This example shows the workflow for generating synthetic equity index return data using Extreme Value Theory (EVT) and a copula model. The objective of this example is to overcome challenges that are often encountered in financial return series, such as heteroskedasticity and fat tails. EVT focuses on the tails (the far left or right ends) of distribution curves, where extreme values lie. These values occur with very low probability but have a significant impact when they do occur. By applying EVT, you can effectively model the tail behavior of the equity index returns, which is crucial in capturing extreme events. Additionally, you can use copula fitting to address the dependence structure among the individual components of the returns that accounts for their correlated behavior. Copula fitting involves selecting a copula model that best represents the observed dependence structure in the data and estimating its parameters.

This example also shows how to handle autocorrelation, which refers to the correlation between successive returns, and heteroskedasticity, which signifies the changing volatility over time. Autocorrelation is commonly observed in financial return series data, so you must address it to ensure accurate modeling and analysis.

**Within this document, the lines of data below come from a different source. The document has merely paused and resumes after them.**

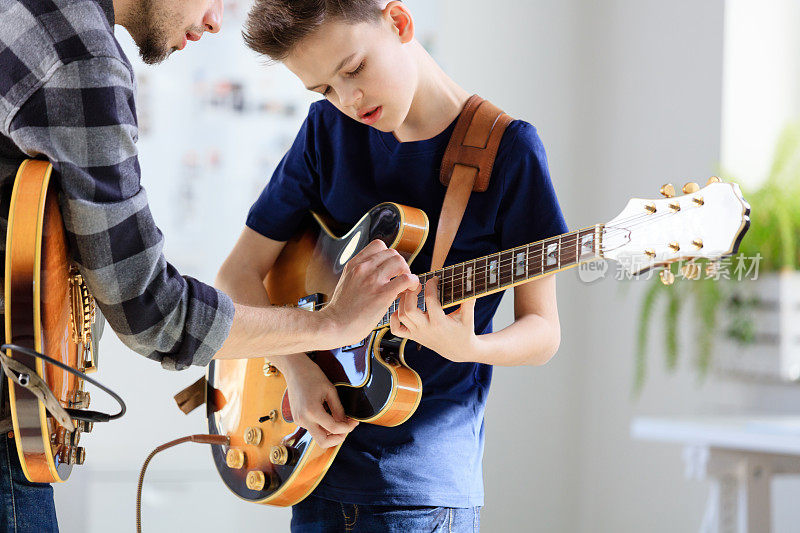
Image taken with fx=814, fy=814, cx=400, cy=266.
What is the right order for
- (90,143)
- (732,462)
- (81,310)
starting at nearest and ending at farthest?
1. (90,143)
2. (81,310)
3. (732,462)

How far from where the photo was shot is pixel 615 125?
3184mm

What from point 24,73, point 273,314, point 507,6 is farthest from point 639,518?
point 24,73

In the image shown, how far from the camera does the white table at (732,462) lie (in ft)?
7.04

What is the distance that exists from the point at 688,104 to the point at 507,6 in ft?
2.51

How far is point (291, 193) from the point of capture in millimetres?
1446

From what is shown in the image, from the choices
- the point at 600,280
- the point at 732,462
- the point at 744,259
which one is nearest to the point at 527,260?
the point at 732,462

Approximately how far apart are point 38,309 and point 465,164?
2.12 feet

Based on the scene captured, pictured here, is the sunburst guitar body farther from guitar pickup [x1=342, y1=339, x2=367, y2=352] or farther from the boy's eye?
the boy's eye

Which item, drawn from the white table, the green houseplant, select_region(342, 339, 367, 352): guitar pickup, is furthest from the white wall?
select_region(342, 339, 367, 352): guitar pickup

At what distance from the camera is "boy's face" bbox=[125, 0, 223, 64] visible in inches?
41.2

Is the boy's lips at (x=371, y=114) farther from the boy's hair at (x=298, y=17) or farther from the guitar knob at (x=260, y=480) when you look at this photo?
the guitar knob at (x=260, y=480)

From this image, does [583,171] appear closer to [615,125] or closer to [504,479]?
[615,125]

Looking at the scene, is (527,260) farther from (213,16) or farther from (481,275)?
(213,16)

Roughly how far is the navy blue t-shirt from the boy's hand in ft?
0.13
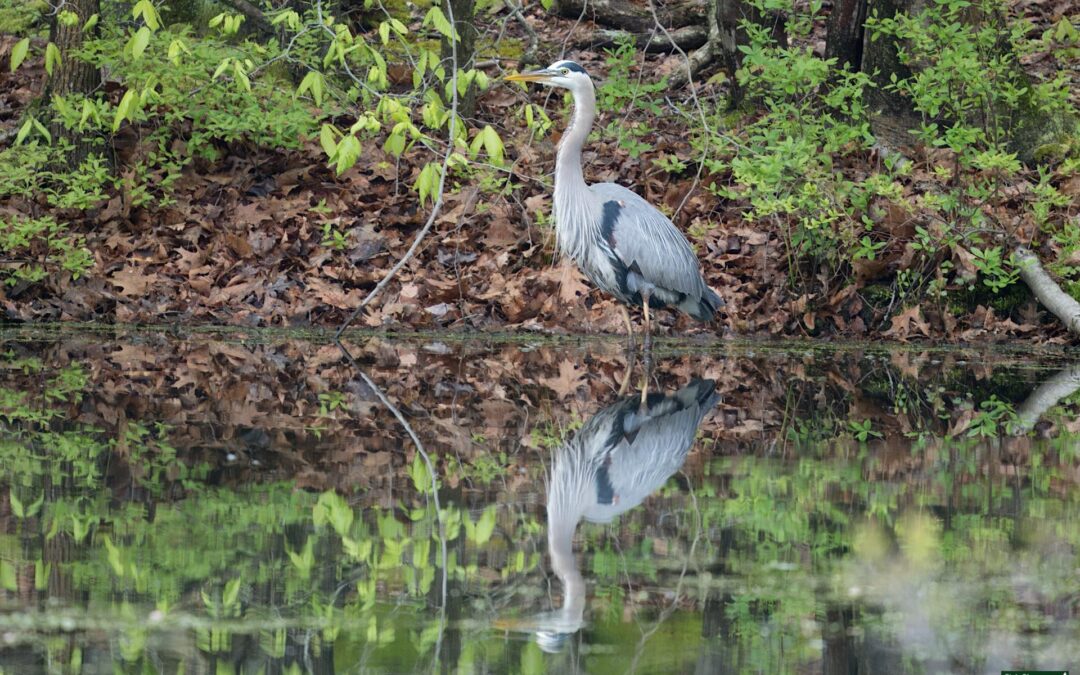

Other examples explain the techniques that this example uses. For details about estimation of generalized Pareto distributions (GPD) and copula simulation, see Modelling Tail Data with the Generalized Pareto Distribution and Simulating Dependent Random Variables Using Copulas. For another example applying the same approach to evaluate market risk, see the Using Extreme Value Theory and Copulas to Evaluate Market Risk (Econometrics Toolbox).

Prepare Equity Index Data

Before applying EVT and fitting the data to a copula model, ensure that the observations are approximately independent and identically distributed (iid). To overcome the issues of autocorrelation (dependence on past values) and heteroskedasticity (changing variance over time) that violate the iid assumption, you can use the Autoregressive Integrated Moving Average (ARIMA) and Generalized Autoregressive Conditional Heteroskedasticity (GARCH) models.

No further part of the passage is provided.